Description of the task → Every entry must be given again exactly as it is written.
(Records provided begins)
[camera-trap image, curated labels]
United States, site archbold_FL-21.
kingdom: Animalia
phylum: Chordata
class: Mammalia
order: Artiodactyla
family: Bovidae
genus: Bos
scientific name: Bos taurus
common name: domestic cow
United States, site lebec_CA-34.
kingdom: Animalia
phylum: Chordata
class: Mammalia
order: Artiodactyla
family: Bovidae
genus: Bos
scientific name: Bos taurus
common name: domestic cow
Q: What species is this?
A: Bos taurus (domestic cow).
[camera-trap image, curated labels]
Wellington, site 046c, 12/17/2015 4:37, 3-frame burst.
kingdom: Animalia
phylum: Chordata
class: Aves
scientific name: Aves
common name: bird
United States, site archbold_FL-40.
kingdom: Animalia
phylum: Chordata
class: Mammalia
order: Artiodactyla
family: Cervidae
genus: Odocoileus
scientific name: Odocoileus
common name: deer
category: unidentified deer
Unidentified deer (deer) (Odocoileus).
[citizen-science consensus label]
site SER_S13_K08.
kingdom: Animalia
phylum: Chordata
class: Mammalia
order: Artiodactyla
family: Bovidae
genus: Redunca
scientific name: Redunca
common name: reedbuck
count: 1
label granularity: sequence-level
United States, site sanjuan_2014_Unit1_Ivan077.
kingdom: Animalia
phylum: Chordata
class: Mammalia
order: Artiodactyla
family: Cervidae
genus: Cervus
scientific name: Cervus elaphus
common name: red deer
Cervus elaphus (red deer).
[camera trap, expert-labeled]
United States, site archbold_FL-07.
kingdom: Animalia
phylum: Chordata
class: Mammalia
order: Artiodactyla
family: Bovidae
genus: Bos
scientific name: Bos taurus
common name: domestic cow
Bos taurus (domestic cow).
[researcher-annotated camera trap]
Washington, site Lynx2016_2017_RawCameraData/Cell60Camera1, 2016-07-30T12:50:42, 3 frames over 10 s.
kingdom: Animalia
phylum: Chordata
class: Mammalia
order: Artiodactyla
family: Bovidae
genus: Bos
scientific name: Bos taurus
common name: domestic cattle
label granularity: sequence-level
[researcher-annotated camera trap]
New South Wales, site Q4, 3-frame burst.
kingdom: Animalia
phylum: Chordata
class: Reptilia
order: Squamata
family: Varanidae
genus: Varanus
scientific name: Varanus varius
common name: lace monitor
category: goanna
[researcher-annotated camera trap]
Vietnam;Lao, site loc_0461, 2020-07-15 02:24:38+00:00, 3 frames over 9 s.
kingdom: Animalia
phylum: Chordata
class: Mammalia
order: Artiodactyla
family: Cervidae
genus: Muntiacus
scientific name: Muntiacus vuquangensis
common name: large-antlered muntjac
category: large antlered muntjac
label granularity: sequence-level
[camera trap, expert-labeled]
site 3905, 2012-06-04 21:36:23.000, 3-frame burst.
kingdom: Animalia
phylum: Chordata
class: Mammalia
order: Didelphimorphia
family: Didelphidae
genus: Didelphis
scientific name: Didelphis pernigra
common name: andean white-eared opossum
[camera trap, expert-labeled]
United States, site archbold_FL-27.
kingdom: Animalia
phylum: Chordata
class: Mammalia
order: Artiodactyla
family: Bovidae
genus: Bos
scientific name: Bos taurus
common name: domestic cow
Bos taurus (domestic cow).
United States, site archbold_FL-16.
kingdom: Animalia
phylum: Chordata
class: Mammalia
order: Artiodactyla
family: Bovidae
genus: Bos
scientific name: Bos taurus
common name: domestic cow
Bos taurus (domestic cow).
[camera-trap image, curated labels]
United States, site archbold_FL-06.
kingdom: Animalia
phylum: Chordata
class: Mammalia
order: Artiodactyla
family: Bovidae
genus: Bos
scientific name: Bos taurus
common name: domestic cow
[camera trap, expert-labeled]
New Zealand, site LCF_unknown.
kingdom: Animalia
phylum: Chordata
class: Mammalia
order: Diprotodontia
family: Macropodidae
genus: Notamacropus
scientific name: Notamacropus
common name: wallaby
(Records provided ends)
Written answer →
[camera-trap image, curated labels]
United States, site archbold_FL-21.
kingdom: Animalia
phylum: Chordata
class: Mammalia
order: Artiodactyla
family: Bovidae
genus: Bos
scientific name: Bos taurus
common name: domestic cow
United States, site lebec_CA-34.
kingdom: Animalia
phylum: Chordata
class: Mammalia
order: Artiodactyla
family: Bovidae
genus: Bos
scientific name: Bos taurus
common name: domestic cow
Q: What species is this?
A: Bos taurus (domestic cow).
[camera-trap image, curated labels]
Wellington, site 046c, 12/17/2015 4:37, 3-frame burst.
kingdom: Animalia
phylum: Chordata
class: Aves
scientific name: Aves
common name: bird
United States, site archbold_FL-40.
kingdom: Animalia
phylum: Chordata
class: Mammalia
order: Artiodactyla
family: Cervidae
genus: Odocoileus
scientific name: Odocoileus
common name: deer
category: unidentified deer
Unidentified deer (deer) (Odocoileus).
[citizen-science consensus label]
site SER_S13_K08.
kingdom: Animalia
phylum: Chordata
class: Mammalia
order: Artiodactyla
family: Bovidae
genus: Redunca
scientific name: Redunca
common name: reedbuck
count: 1
label granularity: sequence-level
United States, site sanjuan_2014_Unit1_Ivan077.
kingdom: Animalia
phylum: Chordata
class: Mammalia
order: Artiodactyla
family: Cervidae
genus: Cervus
scientific name: Cervus elaphus
common name: red deer
Cervus elaphus (red deer).
[camera trap, expert-labeled]
United States, site archbold_FL-07.
kingdom: Animalia
phylum: Chordata
class: Mammalia
order: Artiodactyla
family: Bovidae
genus: Bos
scientific name: Bos taurus
common name: domestic cow
Bos taurus (domestic cow).
[researcher-annotated camera trap]
Washington, site Lynx2016_2017_RawCameraData/Cell60Camera1, 2016-07-30T12:50:42, 3 frames over 10 s.
kingdom: Animalia
phylum: Chordata
class: Mammalia
order: Artiodactyla
family: Bovidae
genus: Bos
scientific name: Bos taurus
common name: domestic cattle
label granularity: sequence-level
[researcher-annotated camera trap]
New South Wales, site Q4, 3-frame burst.
kingdom: Animalia
phylum: Chordata
class: Reptilia
order: Squamata
family: Varanidae
genus: Varanus
scientific name: Varanus varius
common name: lace monitor
category: goanna
[researcher-annotated camera trap]
Vietnam;Lao, site loc_0461, 2020-07-15 02:24:38+00:00, 3 frames over 9 s.
kingdom: Animalia
phylum: Chordata
class: Mammalia
order: Artiodactyla
family: Cervidae
genus: Muntiacus
scientific name: Muntiacus vuquangensis
common name: large-antlered muntjac
category: large antlered muntjac
label granularity: sequence-level
[camera trap, expert-labeled]
site 3905, 2012-06-04 21:36:23.000, 3-frame burst.
kingdom: Animalia
phylum: Chordata
class: Mammalia
order: Didelphimorphia
family: Didelphidae
genus: Didelphis
scientific name: Didelphis pernigra
common name: andean white-eared opossum
[camera trap, expert-labeled]
United States, site archbold_FL-27.
kingdom: Animalia
phylum: Chordata
class: Mammalia
order: Artiodactyla
family: Bovidae
genus: Bos
scientific name: Bos taurus
common name: domestic cow
Bos taurus (domestic cow).
United States, site archbold_FL-16.
kingdom: Animalia
phylum: Chordata
class: Mammalia
order: Artiodactyla
family: Bovidae
genus: Bos
scientific name: Bos taurus
common name: domestic cow
Bos taurus (domestic cow).
[camera-trap image, curated labels]
United States, site archbold_FL-06.
kingdom: Animalia
phylum: Chordata
class: Mammalia
order: Artiodactyla
family: Bovidae
genus: Bos
scientific name: Bos taurus
common name: domestic cow
[camera trap, expert-labeled]
New Zealand, site LCF_unknown.
kingdom: Animalia
phylum: Chordata
class: Mammalia
order: Diprotodontia
family: Macropodidae
genus: Notamacropus
scientific name: Notamacropus
common name: wallaby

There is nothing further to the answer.